Collected data entries
──────────────────────────────
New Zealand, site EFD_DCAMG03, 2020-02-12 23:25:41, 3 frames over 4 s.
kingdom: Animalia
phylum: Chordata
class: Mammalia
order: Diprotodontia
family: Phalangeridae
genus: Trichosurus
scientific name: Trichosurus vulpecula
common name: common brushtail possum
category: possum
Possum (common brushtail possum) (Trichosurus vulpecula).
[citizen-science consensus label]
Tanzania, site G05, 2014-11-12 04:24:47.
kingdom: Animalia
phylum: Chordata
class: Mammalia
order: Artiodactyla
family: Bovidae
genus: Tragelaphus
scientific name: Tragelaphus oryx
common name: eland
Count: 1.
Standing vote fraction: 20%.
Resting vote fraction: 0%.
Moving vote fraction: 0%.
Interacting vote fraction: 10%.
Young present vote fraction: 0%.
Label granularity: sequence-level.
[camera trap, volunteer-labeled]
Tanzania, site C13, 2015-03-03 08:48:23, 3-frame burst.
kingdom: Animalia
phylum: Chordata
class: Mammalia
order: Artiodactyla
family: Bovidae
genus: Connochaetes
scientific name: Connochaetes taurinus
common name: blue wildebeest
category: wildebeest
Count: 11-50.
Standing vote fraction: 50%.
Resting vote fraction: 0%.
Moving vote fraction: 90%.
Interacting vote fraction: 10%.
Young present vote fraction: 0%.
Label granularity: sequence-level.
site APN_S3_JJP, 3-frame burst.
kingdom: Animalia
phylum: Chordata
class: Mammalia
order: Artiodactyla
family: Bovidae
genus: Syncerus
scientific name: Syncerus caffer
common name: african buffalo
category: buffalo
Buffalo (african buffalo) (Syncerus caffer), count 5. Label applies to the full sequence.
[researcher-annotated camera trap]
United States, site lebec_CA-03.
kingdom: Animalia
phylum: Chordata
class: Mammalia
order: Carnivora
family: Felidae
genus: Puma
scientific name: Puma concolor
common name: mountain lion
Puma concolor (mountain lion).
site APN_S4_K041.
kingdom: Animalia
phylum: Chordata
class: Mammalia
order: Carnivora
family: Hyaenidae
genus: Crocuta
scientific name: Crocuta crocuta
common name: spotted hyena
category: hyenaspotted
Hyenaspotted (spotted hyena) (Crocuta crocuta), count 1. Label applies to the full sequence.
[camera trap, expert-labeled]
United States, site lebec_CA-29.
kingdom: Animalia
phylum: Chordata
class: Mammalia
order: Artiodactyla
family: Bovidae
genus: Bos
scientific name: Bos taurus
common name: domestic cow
──────────────────────────────
== What you have to do ==
With "vote" as the string to match, show every line of the entries above that has it.

== Exercise output ==
Standing vote fraction: 20%.
Resting vote fraction: 0%.
Moving vote fraction: 0%.
Interacting vote fraction: 10%.
Young present vote fraction: 0%.
Standing vote fraction: 50%.
Resting vote fraction: 0%.
Moving vote fraction: 90%.
Interacting vote fraction: 10%.
Young present vote fraction: 0%.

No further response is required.